Daniel Nava has faced countless bumps in the road that has led him to wearing the home uniform of the Boston Red Sox and roaming the outfield at Fenway Park. From the beginning, it’s been an uphill battle.

He couldn’t crack the Santa Clara University baseball team, and instead served as their equipment manager. After leaving SCU due to tuition costs, he walked on to a junior college baseball team and eventually opened the eyes at SCU, who offered him a scholarship to return for his senior year. Despite tearing up the West Coast Conference, Nava went undrafted when he graduated. He opted to try out for the Chico Outlaws of the Golden Baseball League, and initially failed the make the team. It wasn’t until a year later that the Outlaws brought Nava on board and he went on to become to number one independent prospect in the country after hitting .371 while slugging 12 homers in 72 games. ESPNBoston.com has a great interview with Nava from April, where the outfielder expands on the trials and tribulations of ending up in the Red Sox organization.
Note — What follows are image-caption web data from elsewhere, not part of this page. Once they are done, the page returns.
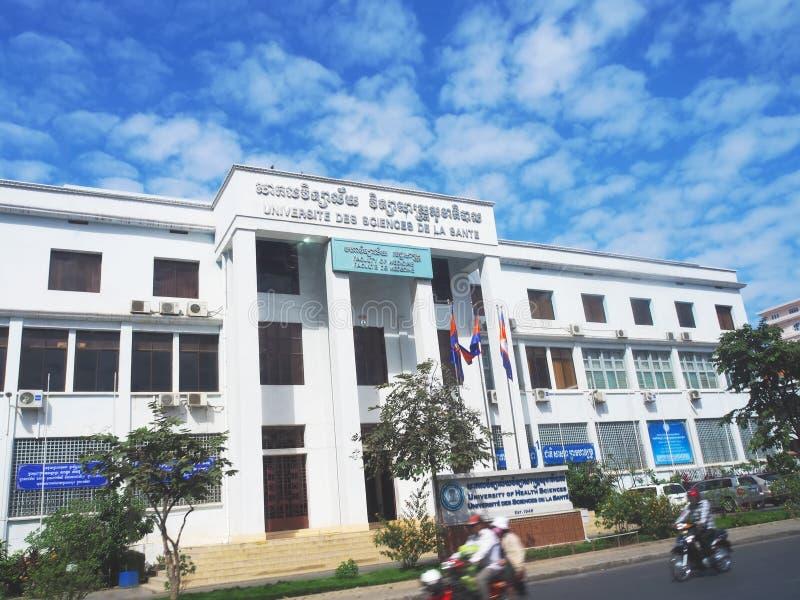 Universitet av vård- vetenskaper - Phnom Penh, Cambodja arkivbild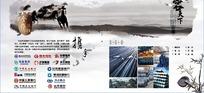 矢量图企业中国风网页设计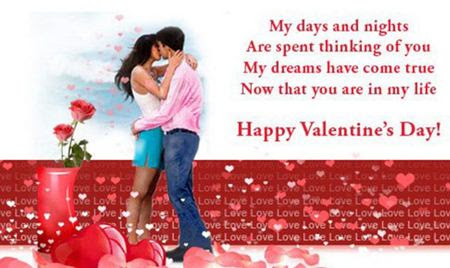 Image result for valentine day images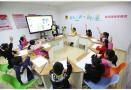 """济南一幼儿园""""停课一周""""还是要关门?教育局称其无办园资格"""
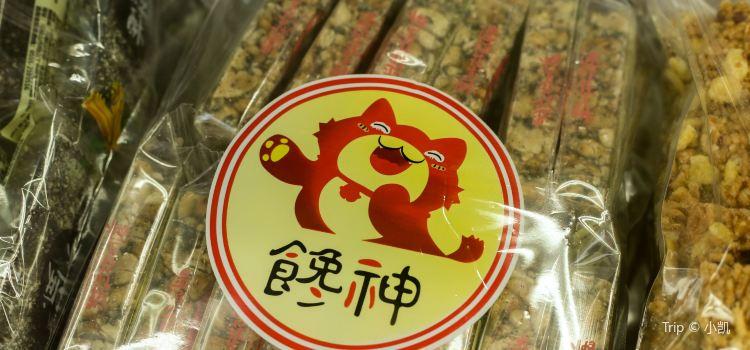 金栗王(崇安寺店)3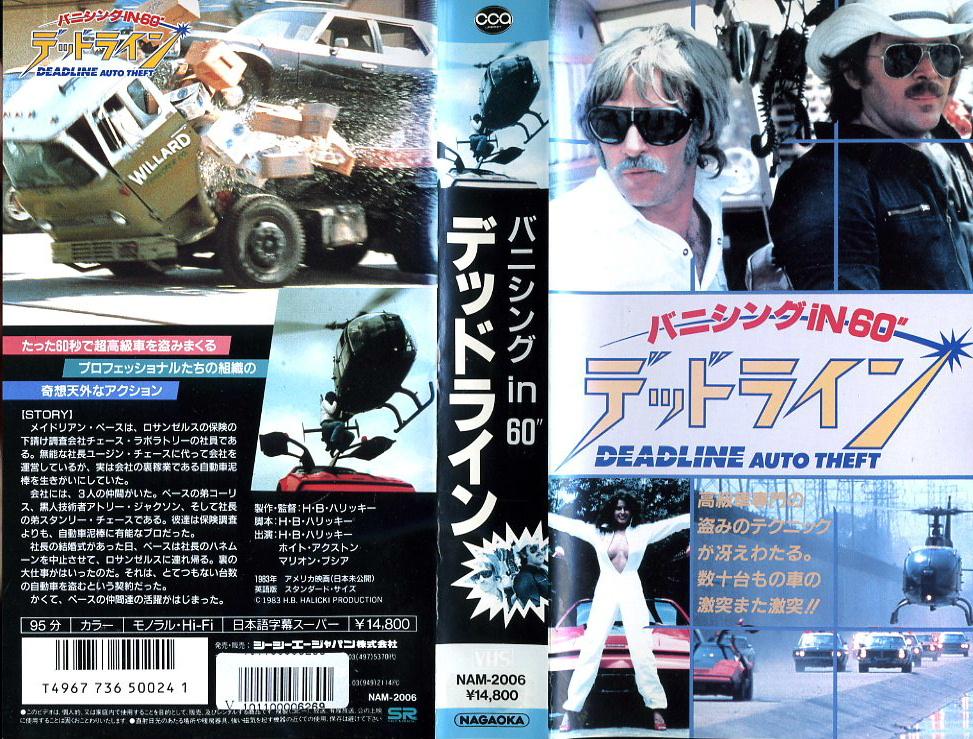 """バニシングIN60""""/デッドライン VHSネットレンタル ビデオ博物館 廃盤ビデオ専門店 株式会社Kプラス"""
The Boston Red Sox purchased Nava’s contract from the Golden Baseball League for a whopping $1($1,499 to follow when he stayed with the organization beyond spring training) in 2007, so it’s safe to say the Red Sox didn’t even heavily invest in their newly acquired talent. In his first season of affiliated baseball, Nava hit .341 with 10 homers in just 86 games with the Single A Lancaster JetHawks.

Last year, the 26 year old outfielder hit .352 between the Single A Salem Red Sox and the Double A Portland Sea Dogs. During the season, Nava earned more walks(43) than strikeouts(33), a feat he accomplished with the 2007 Chico Outlaws as well.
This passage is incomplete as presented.